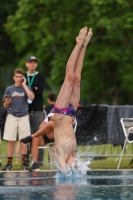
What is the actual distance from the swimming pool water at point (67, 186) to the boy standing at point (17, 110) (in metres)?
2.11

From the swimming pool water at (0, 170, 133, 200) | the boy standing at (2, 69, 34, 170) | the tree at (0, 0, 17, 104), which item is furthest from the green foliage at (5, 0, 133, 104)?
the swimming pool water at (0, 170, 133, 200)

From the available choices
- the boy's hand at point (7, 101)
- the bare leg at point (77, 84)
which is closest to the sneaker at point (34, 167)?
the boy's hand at point (7, 101)

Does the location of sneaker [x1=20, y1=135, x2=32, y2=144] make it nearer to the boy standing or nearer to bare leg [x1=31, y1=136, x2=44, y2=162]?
bare leg [x1=31, y1=136, x2=44, y2=162]

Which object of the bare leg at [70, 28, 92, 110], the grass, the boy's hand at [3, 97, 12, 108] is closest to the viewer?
the bare leg at [70, 28, 92, 110]

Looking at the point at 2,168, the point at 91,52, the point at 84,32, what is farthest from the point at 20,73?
the point at 91,52

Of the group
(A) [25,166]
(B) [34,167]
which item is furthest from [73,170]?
(A) [25,166]

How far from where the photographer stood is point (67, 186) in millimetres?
12359

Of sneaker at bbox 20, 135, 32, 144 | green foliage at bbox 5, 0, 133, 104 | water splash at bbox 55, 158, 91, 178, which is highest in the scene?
green foliage at bbox 5, 0, 133, 104

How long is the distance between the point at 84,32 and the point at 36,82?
3813 mm

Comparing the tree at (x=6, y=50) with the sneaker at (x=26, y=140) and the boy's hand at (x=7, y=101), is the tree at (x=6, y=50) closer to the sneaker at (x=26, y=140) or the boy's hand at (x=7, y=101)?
the boy's hand at (x=7, y=101)

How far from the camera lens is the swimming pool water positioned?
35.8 feet

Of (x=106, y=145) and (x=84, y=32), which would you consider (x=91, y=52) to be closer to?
(x=106, y=145)

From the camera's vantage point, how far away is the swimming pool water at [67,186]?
1092 centimetres

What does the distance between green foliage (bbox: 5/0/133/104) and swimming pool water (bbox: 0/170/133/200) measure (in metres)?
27.1
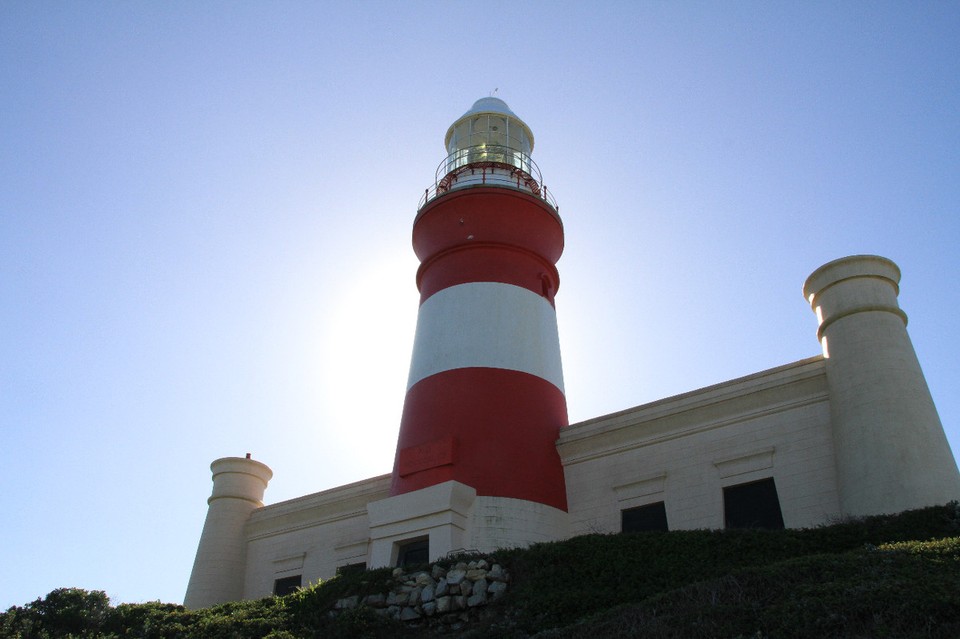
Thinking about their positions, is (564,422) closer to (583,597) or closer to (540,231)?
(540,231)

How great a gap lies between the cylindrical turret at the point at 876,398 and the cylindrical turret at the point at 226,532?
1620 cm

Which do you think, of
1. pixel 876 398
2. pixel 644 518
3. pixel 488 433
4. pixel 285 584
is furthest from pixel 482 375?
pixel 285 584

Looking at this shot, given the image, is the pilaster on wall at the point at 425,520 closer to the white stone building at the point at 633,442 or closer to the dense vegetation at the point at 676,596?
the white stone building at the point at 633,442

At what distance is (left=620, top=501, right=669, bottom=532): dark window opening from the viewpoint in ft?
56.0

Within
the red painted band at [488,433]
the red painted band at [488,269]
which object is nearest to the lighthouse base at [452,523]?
the red painted band at [488,433]

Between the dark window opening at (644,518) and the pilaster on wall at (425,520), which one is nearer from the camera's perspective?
the pilaster on wall at (425,520)

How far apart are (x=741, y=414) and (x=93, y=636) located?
13167mm

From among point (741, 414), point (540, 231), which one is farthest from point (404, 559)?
point (540, 231)

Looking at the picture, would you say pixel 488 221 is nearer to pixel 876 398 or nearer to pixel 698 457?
pixel 698 457

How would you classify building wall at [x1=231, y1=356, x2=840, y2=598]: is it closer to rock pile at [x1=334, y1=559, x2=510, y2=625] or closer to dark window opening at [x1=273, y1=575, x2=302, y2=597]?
rock pile at [x1=334, y1=559, x2=510, y2=625]

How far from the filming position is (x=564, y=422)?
19391mm

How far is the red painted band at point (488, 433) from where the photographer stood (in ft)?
56.9

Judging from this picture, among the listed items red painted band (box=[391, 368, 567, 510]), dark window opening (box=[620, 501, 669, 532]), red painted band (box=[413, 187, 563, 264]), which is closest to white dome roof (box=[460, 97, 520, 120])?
red painted band (box=[413, 187, 563, 264])

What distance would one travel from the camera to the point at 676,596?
10.3 m
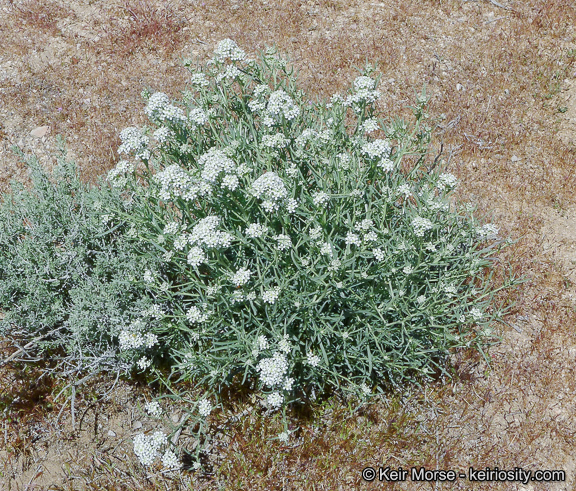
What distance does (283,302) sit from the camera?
3859 millimetres

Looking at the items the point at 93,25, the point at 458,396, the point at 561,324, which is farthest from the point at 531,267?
the point at 93,25

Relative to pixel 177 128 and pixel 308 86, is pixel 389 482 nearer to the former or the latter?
pixel 177 128

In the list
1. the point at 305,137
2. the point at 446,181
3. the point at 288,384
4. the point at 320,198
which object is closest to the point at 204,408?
the point at 288,384

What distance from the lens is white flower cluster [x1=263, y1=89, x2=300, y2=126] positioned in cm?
401

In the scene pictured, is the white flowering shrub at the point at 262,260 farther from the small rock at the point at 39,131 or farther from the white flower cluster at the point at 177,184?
the small rock at the point at 39,131

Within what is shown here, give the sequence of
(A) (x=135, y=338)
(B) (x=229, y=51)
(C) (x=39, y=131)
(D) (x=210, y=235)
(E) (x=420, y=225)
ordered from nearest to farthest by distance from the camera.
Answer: (D) (x=210, y=235), (E) (x=420, y=225), (A) (x=135, y=338), (B) (x=229, y=51), (C) (x=39, y=131)

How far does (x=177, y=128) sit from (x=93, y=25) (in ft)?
17.4

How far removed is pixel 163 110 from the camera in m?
4.07

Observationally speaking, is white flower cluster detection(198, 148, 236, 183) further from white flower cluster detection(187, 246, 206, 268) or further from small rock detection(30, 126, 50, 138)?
small rock detection(30, 126, 50, 138)

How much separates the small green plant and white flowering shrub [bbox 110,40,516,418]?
0.02m

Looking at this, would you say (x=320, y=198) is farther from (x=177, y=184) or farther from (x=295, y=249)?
Answer: (x=177, y=184)
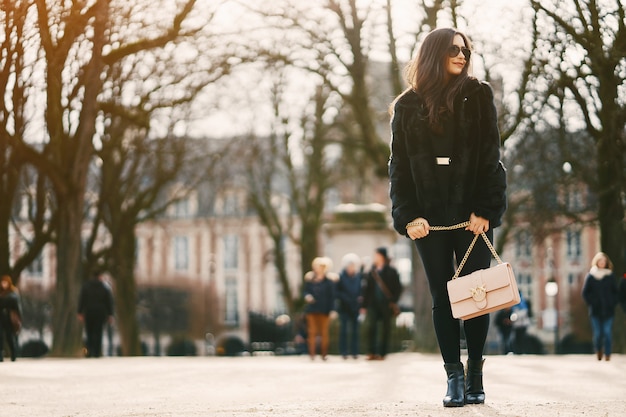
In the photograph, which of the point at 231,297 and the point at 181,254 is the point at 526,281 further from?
the point at 181,254

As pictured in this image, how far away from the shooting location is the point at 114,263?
33.8m

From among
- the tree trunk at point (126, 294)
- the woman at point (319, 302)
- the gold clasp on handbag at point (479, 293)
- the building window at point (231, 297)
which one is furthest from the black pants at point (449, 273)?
the building window at point (231, 297)

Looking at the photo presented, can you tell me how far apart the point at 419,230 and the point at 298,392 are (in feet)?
9.73

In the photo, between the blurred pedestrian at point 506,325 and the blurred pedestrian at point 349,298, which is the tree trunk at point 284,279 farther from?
the blurred pedestrian at point 349,298

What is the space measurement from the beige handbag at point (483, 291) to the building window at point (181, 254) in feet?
289

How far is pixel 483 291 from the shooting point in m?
7.46

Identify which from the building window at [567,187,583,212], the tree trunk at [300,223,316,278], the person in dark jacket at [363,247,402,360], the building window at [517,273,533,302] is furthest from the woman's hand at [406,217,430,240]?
the building window at [517,273,533,302]

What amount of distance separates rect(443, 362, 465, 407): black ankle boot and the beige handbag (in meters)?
0.31

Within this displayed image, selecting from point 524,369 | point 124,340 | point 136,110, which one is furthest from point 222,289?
point 524,369

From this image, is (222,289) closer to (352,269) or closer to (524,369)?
(352,269)

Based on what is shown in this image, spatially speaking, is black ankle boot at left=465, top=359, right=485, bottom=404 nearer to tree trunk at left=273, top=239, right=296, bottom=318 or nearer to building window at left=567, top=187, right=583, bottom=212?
building window at left=567, top=187, right=583, bottom=212

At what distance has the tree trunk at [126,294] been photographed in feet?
111

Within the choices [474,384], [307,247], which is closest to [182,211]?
[307,247]

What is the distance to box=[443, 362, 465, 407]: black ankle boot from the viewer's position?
7.59 m
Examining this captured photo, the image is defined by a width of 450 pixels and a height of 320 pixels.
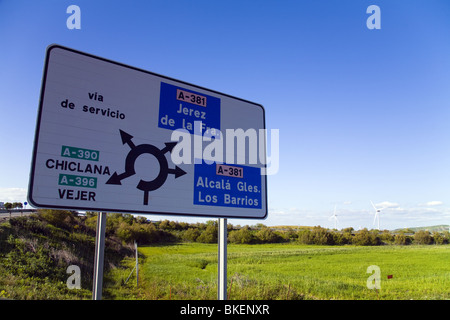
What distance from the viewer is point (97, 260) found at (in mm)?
3576

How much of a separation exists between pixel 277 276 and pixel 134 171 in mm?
20536

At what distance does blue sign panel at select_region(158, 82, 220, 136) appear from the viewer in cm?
504

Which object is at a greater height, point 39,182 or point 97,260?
point 39,182

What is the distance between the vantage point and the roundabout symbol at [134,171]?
4.38 metres

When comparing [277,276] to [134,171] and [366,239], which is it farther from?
[366,239]

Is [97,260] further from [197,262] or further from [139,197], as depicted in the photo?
[197,262]

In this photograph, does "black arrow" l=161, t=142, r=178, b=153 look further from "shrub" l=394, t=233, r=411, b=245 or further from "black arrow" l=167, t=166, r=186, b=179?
"shrub" l=394, t=233, r=411, b=245

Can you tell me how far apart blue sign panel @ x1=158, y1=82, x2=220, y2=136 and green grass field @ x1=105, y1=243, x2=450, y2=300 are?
27.6 feet

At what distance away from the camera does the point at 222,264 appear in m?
5.08

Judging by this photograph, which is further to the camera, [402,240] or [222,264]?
[402,240]


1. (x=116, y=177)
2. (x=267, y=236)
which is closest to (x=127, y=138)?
(x=116, y=177)

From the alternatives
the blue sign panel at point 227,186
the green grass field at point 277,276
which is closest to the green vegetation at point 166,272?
the green grass field at point 277,276

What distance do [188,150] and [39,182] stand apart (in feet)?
8.00
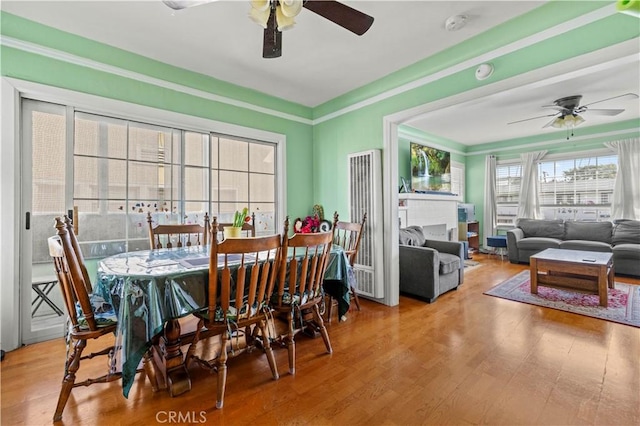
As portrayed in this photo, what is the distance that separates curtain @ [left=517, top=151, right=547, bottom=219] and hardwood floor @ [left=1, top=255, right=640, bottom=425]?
4256 millimetres

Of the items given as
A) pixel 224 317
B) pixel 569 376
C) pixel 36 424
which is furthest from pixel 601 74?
pixel 36 424

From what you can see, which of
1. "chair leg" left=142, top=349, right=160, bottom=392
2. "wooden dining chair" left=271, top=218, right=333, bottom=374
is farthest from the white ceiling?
"chair leg" left=142, top=349, right=160, bottom=392

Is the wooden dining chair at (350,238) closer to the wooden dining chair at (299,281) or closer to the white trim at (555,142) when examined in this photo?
the wooden dining chair at (299,281)

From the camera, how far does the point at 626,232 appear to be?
15.8ft

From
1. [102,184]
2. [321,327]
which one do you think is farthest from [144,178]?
[321,327]

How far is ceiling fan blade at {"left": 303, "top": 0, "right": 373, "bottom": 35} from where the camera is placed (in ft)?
5.50

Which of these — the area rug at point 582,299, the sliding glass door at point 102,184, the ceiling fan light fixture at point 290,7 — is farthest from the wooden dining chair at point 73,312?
the area rug at point 582,299

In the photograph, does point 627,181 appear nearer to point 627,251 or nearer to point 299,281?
point 627,251

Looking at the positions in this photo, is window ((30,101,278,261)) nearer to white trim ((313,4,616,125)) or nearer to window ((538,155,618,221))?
white trim ((313,4,616,125))

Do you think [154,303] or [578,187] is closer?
[154,303]

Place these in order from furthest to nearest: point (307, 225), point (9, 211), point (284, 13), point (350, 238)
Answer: point (307, 225), point (350, 238), point (9, 211), point (284, 13)

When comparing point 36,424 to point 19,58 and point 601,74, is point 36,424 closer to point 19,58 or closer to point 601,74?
point 19,58

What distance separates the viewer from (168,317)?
158cm

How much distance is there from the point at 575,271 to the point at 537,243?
83.7 inches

▶ What this task involves: Extract, verbatim, the lines from the one containing "As portrayed in" through the last line of the listing above.

▶ Response below:
As portrayed in this photo, what is the distance that separates curtain @ [left=517, top=151, right=547, bottom=219] and hardwood floor @ [left=1, top=255, right=640, bottom=425]?
4256 millimetres

Of the items given as
A) pixel 224 317
B) pixel 569 376
C) pixel 36 424
which is furthest from pixel 601 74?
pixel 36 424

From what you can see, which of
1. "chair leg" left=142, top=349, right=160, bottom=392
2. "wooden dining chair" left=271, top=218, right=333, bottom=374
is farthest from the white ceiling?
"chair leg" left=142, top=349, right=160, bottom=392

Is the wooden dining chair at (350,238) closer to the wooden dining chair at (299,281) or closer to the white trim at (555,142) when examined in this photo?
the wooden dining chair at (299,281)

From the camera, how far does the point at 626,232 appear to be?
15.8ft

From
1. [102,184]
2. [321,327]
which one do you think is farthest from [144,178]?
[321,327]

How far is ceiling fan blade at {"left": 303, "top": 0, "right": 373, "bottom": 35} from where the camera is placed (in ft)?
5.50

Which of these — the area rug at point 582,299, the sliding glass door at point 102,184, the ceiling fan light fixture at point 290,7 — is farthest from the wooden dining chair at point 73,312?
the area rug at point 582,299

In the photograph, does point 627,181 appear nearer to point 627,251 or nearer to point 299,281?
point 627,251

Looking at the positions in this photo, is window ((30,101,278,261)) nearer to white trim ((313,4,616,125)) or nearer to window ((538,155,618,221))?
white trim ((313,4,616,125))

Do you think [154,303] or [578,187] is closer?
[154,303]

Place these in order from furthest to nearest: point (307, 225), point (9, 211), point (284, 13), point (350, 238)
Answer: point (307, 225), point (350, 238), point (9, 211), point (284, 13)

When comparing point 36,424 to point 19,58 and point 601,74, is point 36,424 closer to point 19,58 or closer to point 601,74?
point 19,58

What distance separates the viewer from (168,317)?
158cm

How much distance is there from the point at 575,271 to the point at 537,243?
83.7 inches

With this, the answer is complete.